Document section:
Cummock v. Cummock

188 Conn. 30 (1982)

CHARLENE CUMMOCK
v.
DAVID CUMMOCK

Supreme Court of Connecticut.

Argued June 10, 1982. Decision released August 10, 1982.

PETERS, HEALEY, PARSKEY, ARMENTANO and SHEA, JS.

David M. Beilly, for the appellant (plaintiff).

J. Patrick Dwyer, for the appellee (defendant).

*31 PER CURIAM.

The principal issue presented by this appeal concerns the propriety of the judgment of the trial court denying the plaintiff's motion for modification of permanent alimony.

Dataset:
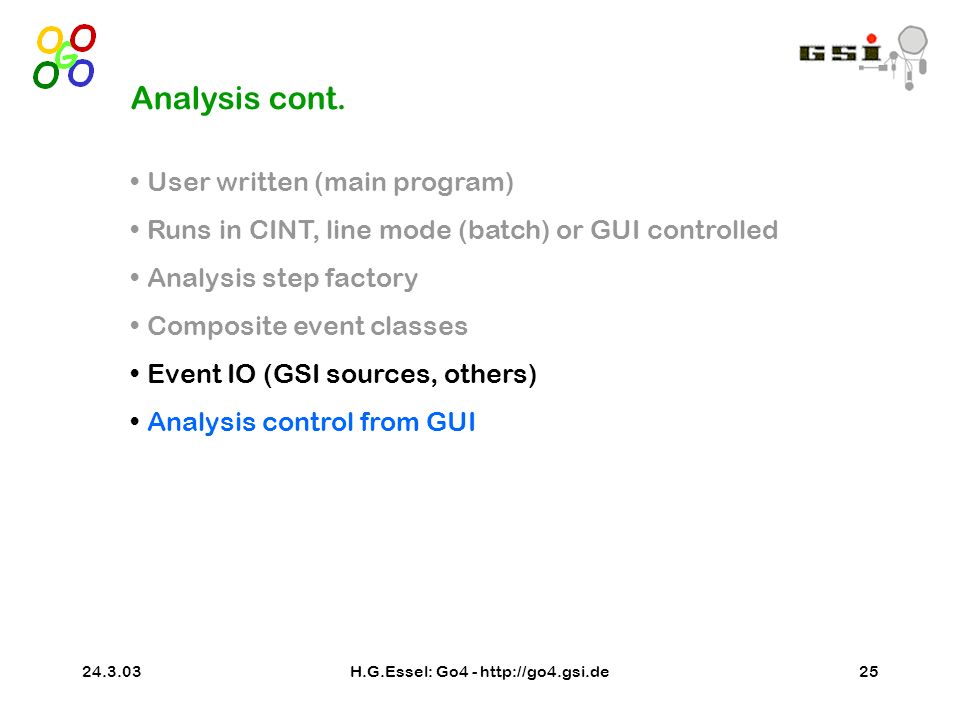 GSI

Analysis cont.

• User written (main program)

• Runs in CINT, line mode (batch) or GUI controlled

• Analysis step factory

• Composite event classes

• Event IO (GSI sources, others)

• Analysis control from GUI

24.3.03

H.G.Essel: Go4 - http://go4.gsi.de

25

--

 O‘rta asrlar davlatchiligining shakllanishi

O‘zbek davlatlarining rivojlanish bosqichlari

* * *

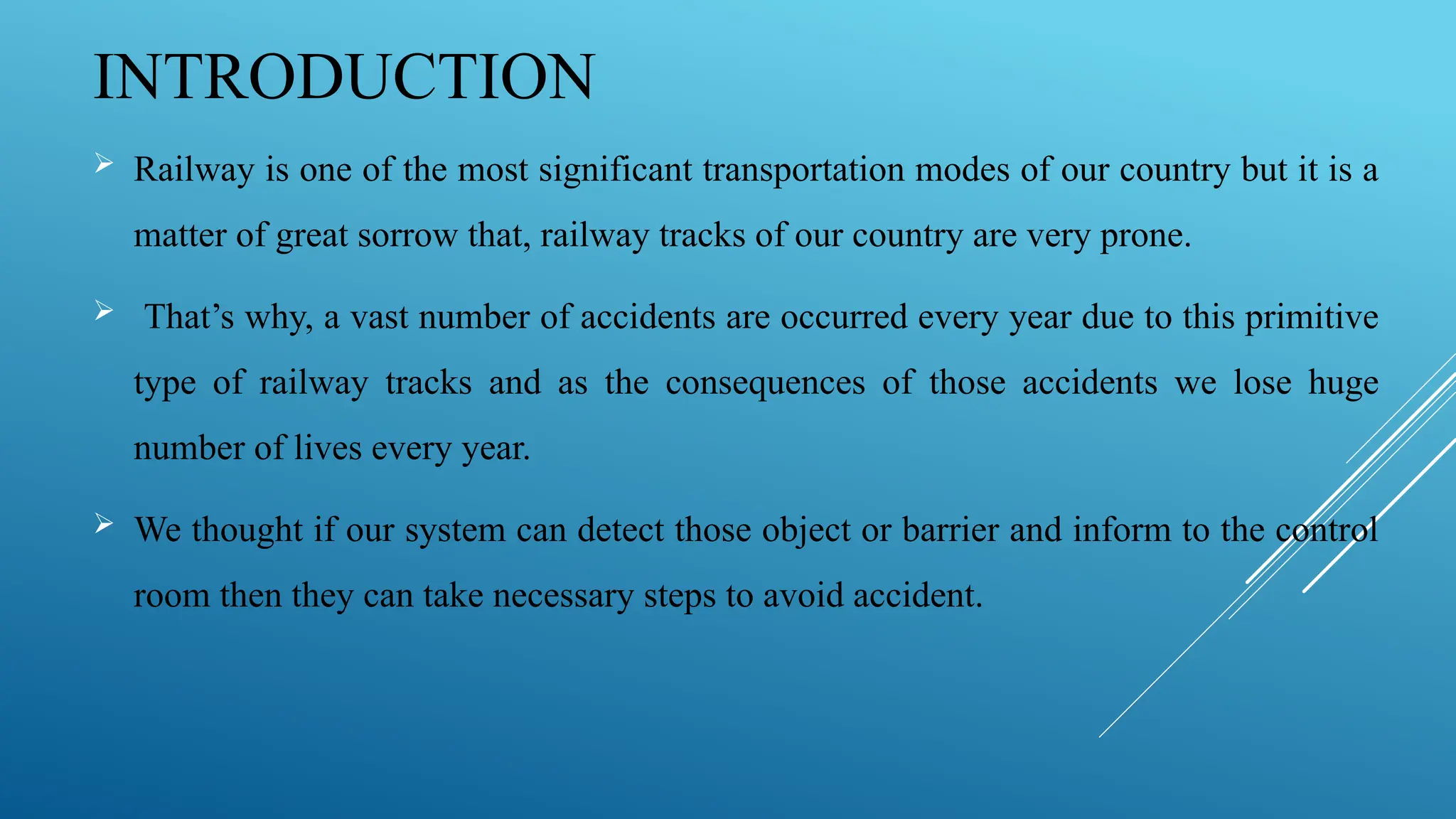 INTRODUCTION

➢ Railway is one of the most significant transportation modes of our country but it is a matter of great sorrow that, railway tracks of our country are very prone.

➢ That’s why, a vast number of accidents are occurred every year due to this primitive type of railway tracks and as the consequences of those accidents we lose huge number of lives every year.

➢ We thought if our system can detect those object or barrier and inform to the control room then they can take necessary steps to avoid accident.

Your task:
State whether each of the following agrees with the Cummock v. Cummock opinion, answering yes or no and quoting the words of the opinion that decide it. 1. The case was heard by the Supreme Court of Connecticut. 2. David M. Beilly appeared on behalf of the defendant. 3. The appeal chiefly concerns a motion to modify child support. Rely solely on the Cummock v. Cummock opinion, without reference to the items.

Result for this task:
1. Yes: "Supreme Court of Connecticut."
2. No: "David M. Beilly, for the appellant (plaintiff)."
3. No: "denying the plaintiff's motion for modification of permanent alimony."